Beginning with the first line of the data and ending after the line that contains "5.07 metres", put each non-blank line into a Markdown table with a numbered Row column and a Line column. Do not include the pictures.

> **Excerpted records**
——————

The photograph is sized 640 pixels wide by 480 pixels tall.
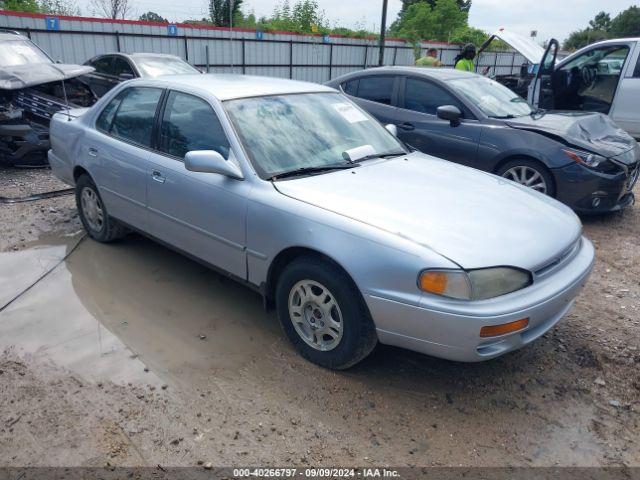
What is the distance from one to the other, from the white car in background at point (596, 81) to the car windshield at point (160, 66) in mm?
6473

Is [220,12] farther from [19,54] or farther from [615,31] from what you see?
[615,31]

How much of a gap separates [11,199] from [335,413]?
5.07 metres

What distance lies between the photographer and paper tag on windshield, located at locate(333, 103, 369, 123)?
160 inches

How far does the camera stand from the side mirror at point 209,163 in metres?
3.26

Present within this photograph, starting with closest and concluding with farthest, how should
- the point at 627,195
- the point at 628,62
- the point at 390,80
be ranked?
the point at 627,195 < the point at 390,80 < the point at 628,62

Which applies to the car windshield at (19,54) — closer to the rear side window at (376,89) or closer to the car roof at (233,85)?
the car roof at (233,85)

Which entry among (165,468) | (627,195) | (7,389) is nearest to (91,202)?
(7,389)

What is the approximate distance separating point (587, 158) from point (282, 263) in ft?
12.7

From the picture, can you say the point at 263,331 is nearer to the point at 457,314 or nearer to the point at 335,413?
the point at 335,413

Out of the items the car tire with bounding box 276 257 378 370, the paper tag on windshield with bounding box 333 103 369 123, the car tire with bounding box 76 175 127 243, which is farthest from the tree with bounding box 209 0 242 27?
the car tire with bounding box 276 257 378 370

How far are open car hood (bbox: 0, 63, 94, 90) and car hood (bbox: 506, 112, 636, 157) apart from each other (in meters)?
6.33

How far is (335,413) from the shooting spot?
9.21 feet

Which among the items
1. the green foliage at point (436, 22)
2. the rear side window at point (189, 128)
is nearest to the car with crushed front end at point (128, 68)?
the rear side window at point (189, 128)

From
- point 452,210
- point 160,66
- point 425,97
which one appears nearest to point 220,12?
point 160,66
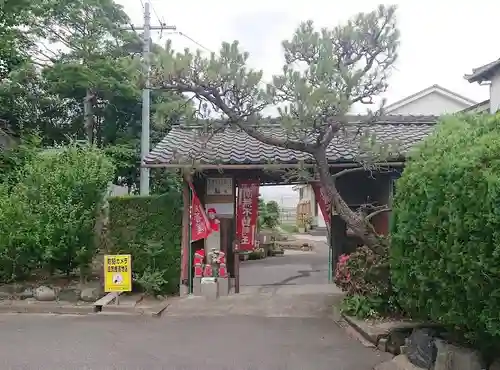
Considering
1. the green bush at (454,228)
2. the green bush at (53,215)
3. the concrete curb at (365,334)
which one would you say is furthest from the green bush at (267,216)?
the green bush at (454,228)

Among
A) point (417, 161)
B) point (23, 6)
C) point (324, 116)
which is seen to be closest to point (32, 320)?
point (324, 116)

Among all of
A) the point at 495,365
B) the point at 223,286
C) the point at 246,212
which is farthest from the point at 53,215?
the point at 495,365

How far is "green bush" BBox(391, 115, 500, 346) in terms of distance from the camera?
4.35 metres

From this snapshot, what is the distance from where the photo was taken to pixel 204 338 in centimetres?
748

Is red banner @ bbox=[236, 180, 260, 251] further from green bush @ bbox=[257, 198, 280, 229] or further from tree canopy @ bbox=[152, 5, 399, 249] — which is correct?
green bush @ bbox=[257, 198, 280, 229]

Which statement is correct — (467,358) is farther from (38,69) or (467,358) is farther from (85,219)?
(38,69)

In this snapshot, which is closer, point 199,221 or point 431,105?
point 199,221

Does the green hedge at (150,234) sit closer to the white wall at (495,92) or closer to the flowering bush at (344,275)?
the flowering bush at (344,275)

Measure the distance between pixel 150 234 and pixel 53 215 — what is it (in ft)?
6.51

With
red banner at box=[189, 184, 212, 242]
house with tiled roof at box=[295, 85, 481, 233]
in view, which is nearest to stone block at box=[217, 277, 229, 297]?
red banner at box=[189, 184, 212, 242]

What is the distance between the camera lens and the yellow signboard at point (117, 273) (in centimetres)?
988

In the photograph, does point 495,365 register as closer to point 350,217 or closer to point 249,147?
point 350,217

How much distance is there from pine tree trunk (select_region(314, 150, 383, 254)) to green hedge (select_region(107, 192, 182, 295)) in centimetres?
398

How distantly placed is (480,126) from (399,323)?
3.26 m
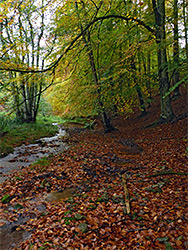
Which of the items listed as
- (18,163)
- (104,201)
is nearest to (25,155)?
(18,163)

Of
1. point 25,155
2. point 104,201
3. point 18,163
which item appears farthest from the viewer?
point 25,155

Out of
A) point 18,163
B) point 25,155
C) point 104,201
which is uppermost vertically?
point 25,155

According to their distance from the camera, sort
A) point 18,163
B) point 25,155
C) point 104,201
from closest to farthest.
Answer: point 104,201
point 18,163
point 25,155

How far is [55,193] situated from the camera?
5.14 metres

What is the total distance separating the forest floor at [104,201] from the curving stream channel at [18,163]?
0.16 metres

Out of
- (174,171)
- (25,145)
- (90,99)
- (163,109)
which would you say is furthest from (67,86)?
(174,171)

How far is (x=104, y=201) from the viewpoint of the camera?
4602mm

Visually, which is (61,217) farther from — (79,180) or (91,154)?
(91,154)

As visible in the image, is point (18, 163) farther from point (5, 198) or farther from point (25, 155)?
point (5, 198)

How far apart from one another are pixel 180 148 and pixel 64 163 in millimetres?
4874

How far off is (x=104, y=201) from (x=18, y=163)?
14.1 ft

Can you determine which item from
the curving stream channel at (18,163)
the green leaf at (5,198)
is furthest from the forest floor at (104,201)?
the curving stream channel at (18,163)

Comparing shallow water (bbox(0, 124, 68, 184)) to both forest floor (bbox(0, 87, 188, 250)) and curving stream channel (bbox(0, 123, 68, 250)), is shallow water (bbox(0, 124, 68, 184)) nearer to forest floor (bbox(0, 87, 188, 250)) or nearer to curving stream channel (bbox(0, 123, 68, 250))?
curving stream channel (bbox(0, 123, 68, 250))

——————

> **Final answer**
| Row | Line |
|---|---|
| 1 | The photograph is sized 640 pixels wide by 480 pixels tall. |
| 2 | What is the distance from one to the other, from the white car in background at point (596, 81) to the car windshield at point (160, 66) in mm? |
| 3 | 6473 |
| 4 | Is [220,12] farther from [19,54] or farther from [615,31] from what you see? |
| 5 | [615,31] |
| 6 | How much of a gap separates [11,199] from [335,413]? |
| 7 | 5.07 metres |